--- TEXT PROVIDED Enclosed Below ---
This is an interesting one that relates to everyone having the encouragement and support to control their own career. We are at a distinct disadvantage when we have the feeling that our performance and behavior have no effect on our job/career. That out-of-control effect can relate to our security, success, or approval. We are well-adjusted when we operate in the middle of an organizational scale that has dependence on one extreme end and independence on the other. The middle of the scale is interdependent, where that person can use organizational resources to produce and control his capability and effort on the job and the job (organization) encourages and supports that effort.

Getting your “piece of the action” is regulated by how skillful you are in operating along the scale. Sometimes the situation requires that you operate in an empowered way and become independent; other times, the situation is very severe, and you will require exceptional support. Therefore, you are sheltered by and are dependent on the overall capability of the organization. During normal times, a well-adjusted person returns to his normal interdependent spot in the middle. This flexibility requirement is necessary from the very beginning of your career to the very end because you are always a member of some team. Team effectiveness depends on a collective combination of each member’s performing his part in a balanced way that supports the other team members doing their part (synergy). Good bosses must create and support operating along the dependence scale to teach, support, control, and commend this collective effort process.
--- End of Enclosed TEXT PROVIDED ---
--- INFORMATION SHOWN Enclosed Below ---
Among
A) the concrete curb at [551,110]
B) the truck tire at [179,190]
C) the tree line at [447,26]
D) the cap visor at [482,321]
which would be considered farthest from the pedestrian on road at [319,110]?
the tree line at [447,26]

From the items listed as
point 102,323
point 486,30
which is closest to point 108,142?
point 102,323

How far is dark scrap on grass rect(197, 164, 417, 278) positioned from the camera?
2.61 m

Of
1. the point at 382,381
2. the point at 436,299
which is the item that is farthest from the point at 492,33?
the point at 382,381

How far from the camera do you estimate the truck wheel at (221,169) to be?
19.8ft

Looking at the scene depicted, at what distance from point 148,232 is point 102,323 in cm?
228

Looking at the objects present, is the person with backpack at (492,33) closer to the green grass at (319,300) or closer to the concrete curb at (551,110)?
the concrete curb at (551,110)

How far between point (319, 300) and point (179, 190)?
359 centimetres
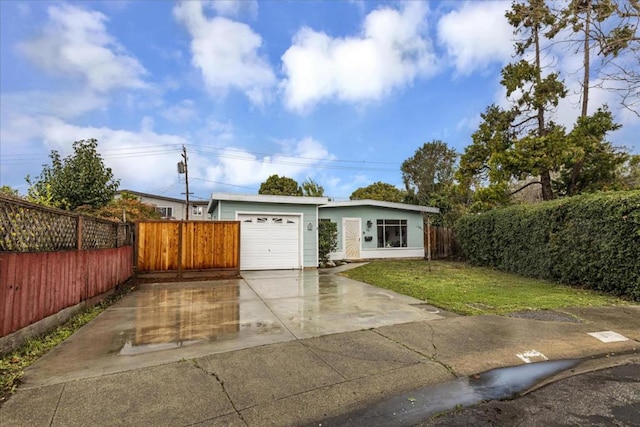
--- End of Enclosed INFORMATION SHOWN ---
# [PROBLEMS TO WORK ON]
a) Write out the passage on career control word for word, starting with "This is an interesting" and going on through "supports that effort.".
b) In the passage on career control, what lies at the two extreme ends of the organizational scale?
c) Extend the passage on career control with what would come after its final sentence.
The entries aren't needed for anything here.

# [WRITTEN RESPONSES]
a)
This is an interesting one that relates to everyone having the encouragement and support to control their own career. We are at a distinct disadvantage when we have the feeling that our performance and behavior have no effect on our job/career. That out-of-control effect can relate to our security, success, or approval. We are well-adjusted when we operate in the middle of an organizational scale that has dependence on one extreme end and independence on the other. The middle of the scale is interdependent, where that person can use organizational resources to produce and control his capability and effort on the job and the job (organization) encourages and supports that effort.

b) Dependence is at one end and independence is at the other.

c)
I Want Someone to Care About Me

This is the most critical standard and consistent expectation. This caring relates to the inside and outside of the organization. We are in business to deliver service to Mrs. Smith. What she remembers is that we care about her because we are quick, effective, and nice. This is how we prove we care, and this is why she trusts us, depends on us, and admires us. Exactly the same process occurs inside our organization-only, internally, it occurs between the bosses and the workers. A critical reality is that what we do on the inside gets delivered on the outside.

A major way the organization extends a caring connection to its workers is by continually investing in supportive, positive bosses who create development and maintenance programs that increase everyone’s personal and positional competence. This capability is a big deal in the ongoing discussion about the capability of a boss along the vertical scale (hierarchy) of leadership effectiveness. The ability of that boss to manage organizational resources in a way that improves the performance and the positive behavior of the individuals and their teams directly increases the personal respect they receive. When this occurs, that person brings that legitimate performance-based respect to this team, and that increases everyone’s collective capability = synergy. This is what bringing out the best really means.

When you write all this positive stuff down, it can begin to sound like just another smiley face, rah-rah program based on some snappy bumper sticker slogan. Developing a system that can create long-term communication, inclusion, and caring is on the most difficult end of the management scale. Doing this requires bosses and workers who are fully grown and committed to the mission of their fire department and whose resilience will direct them to never give up. Leaders on every level who do this create the vision, and then the action, that leads to positive performance and authentic continuous improvement. This is where positive expectations create the leading edge of a boundary that defines the (+ or -) environment of the organization.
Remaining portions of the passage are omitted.